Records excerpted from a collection
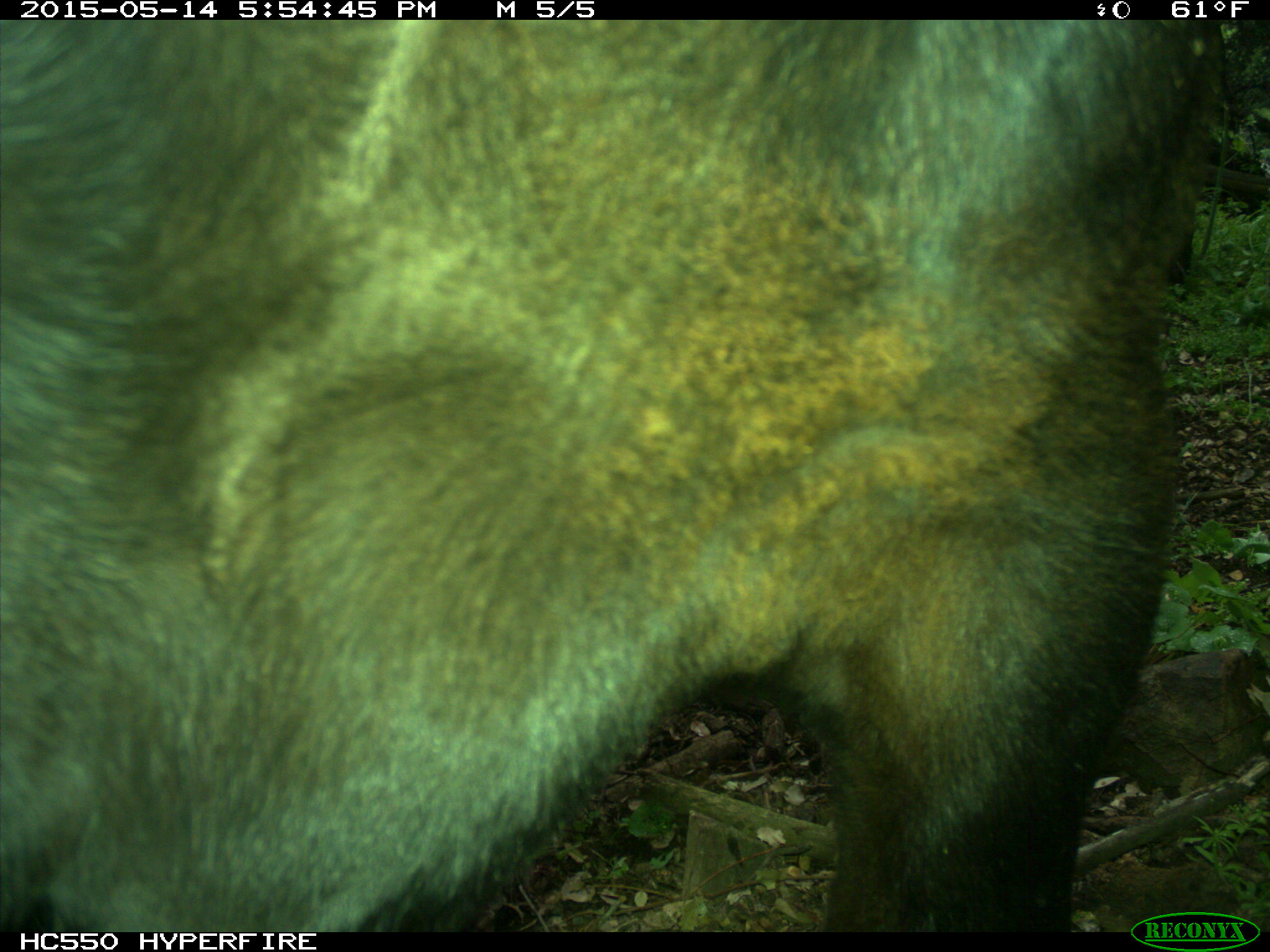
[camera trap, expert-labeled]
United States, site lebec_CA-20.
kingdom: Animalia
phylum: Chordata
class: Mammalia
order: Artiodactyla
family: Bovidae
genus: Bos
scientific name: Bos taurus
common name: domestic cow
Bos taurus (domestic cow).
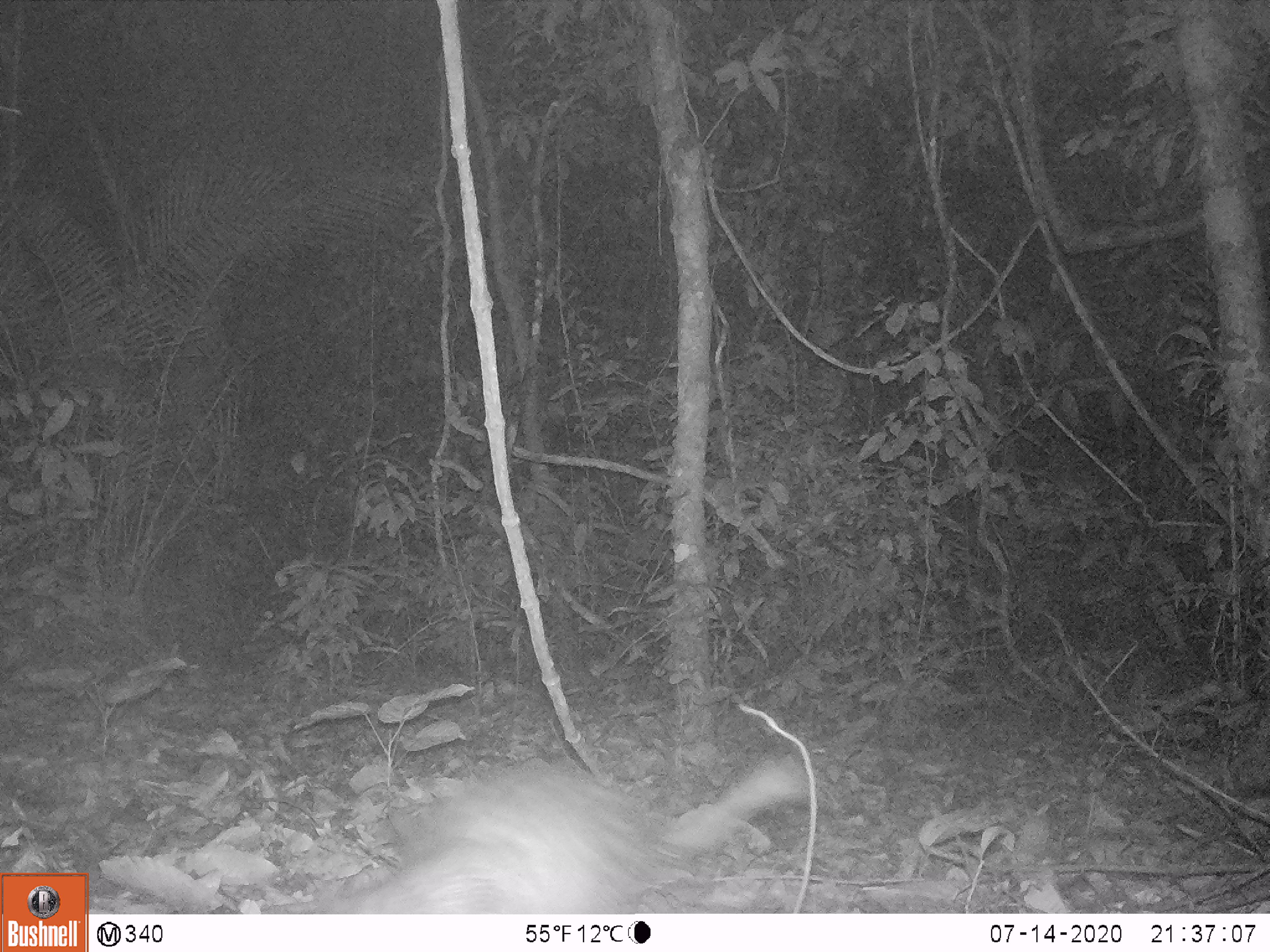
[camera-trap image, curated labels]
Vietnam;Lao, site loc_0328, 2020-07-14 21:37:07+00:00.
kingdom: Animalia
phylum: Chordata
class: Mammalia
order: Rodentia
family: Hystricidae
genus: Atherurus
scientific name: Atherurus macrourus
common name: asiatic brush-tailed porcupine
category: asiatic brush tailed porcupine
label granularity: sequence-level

--

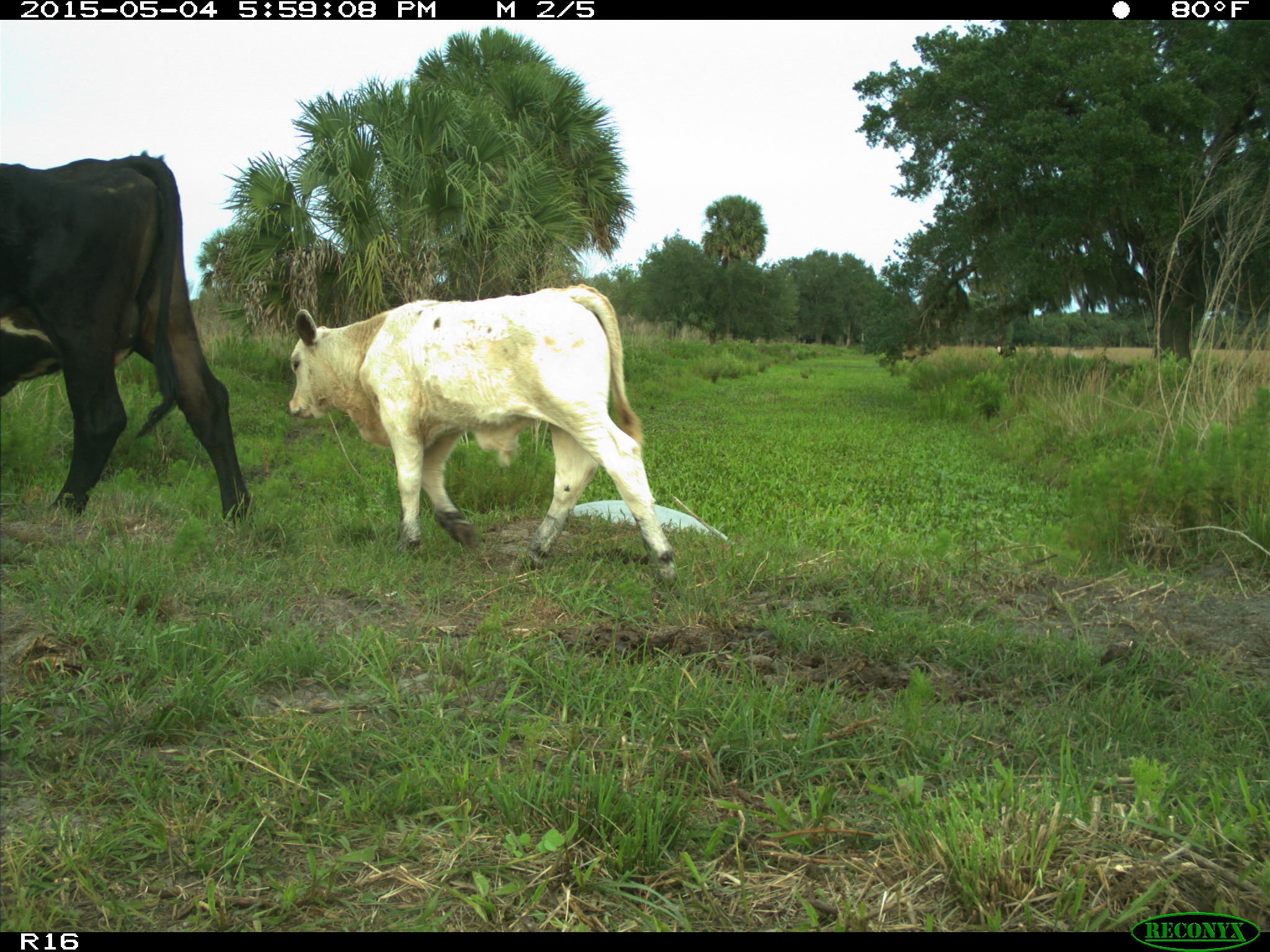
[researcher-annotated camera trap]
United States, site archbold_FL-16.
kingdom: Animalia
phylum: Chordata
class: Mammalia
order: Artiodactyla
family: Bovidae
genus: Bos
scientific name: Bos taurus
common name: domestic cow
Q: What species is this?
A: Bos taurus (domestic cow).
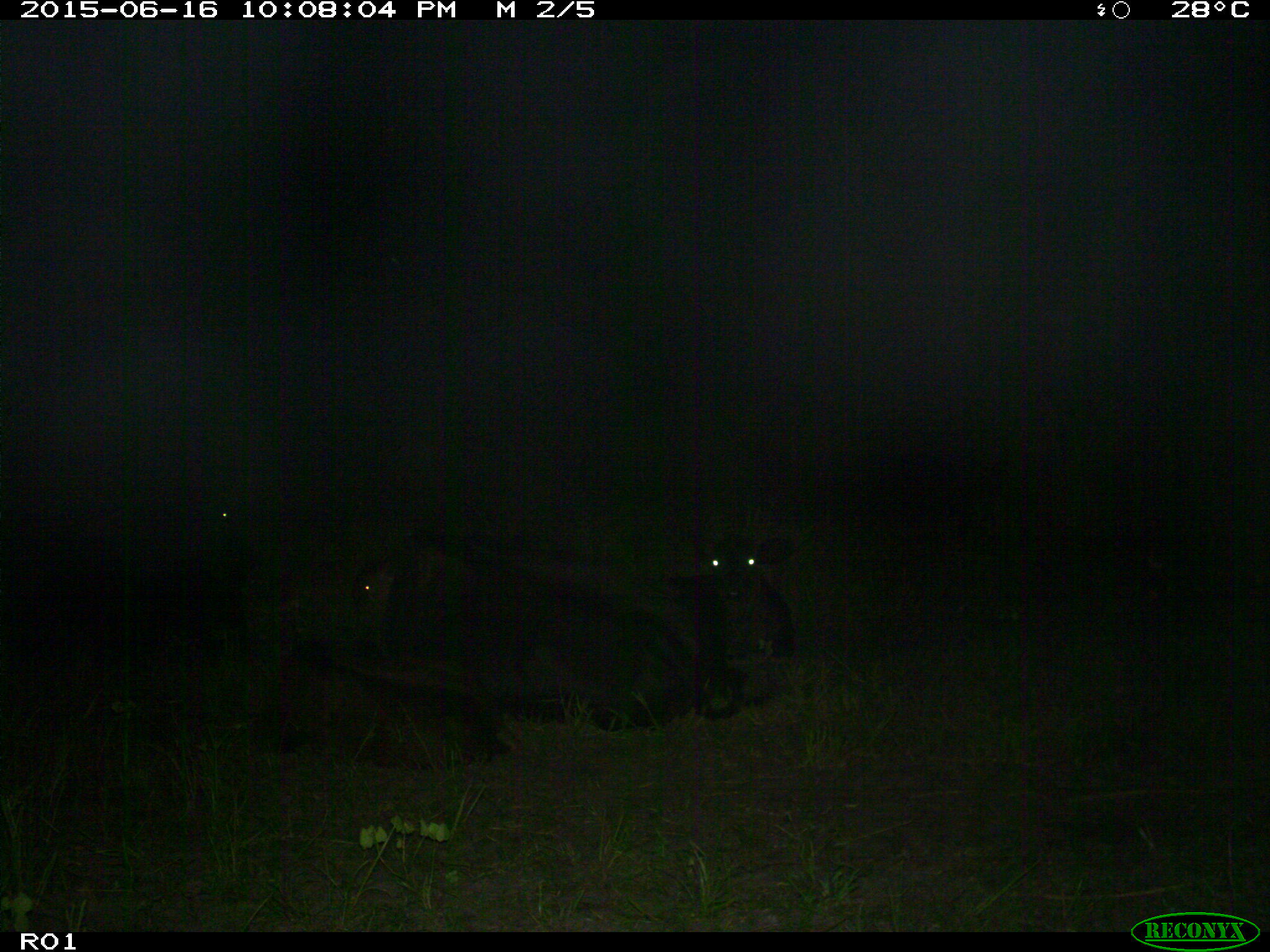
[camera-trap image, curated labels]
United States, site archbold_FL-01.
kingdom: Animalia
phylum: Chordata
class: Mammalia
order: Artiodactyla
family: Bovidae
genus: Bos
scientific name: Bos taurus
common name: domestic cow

---

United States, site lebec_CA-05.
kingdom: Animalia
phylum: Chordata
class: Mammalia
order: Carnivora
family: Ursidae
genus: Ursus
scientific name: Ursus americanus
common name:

**Task brief**
In the data above, retype exactly and only the lines between the one holding "order: Rodentia" and the one holding "label granularity: sequence-level", inclusive.

**Answer area**
order: Rodentia
family: Hystricidae
genus: Atherurus
scientific name: Atherurus macrourus
common name: asiatic brush-tailed porcupine
category: asiatic brush tailed porcupine
label granularity: sequence-level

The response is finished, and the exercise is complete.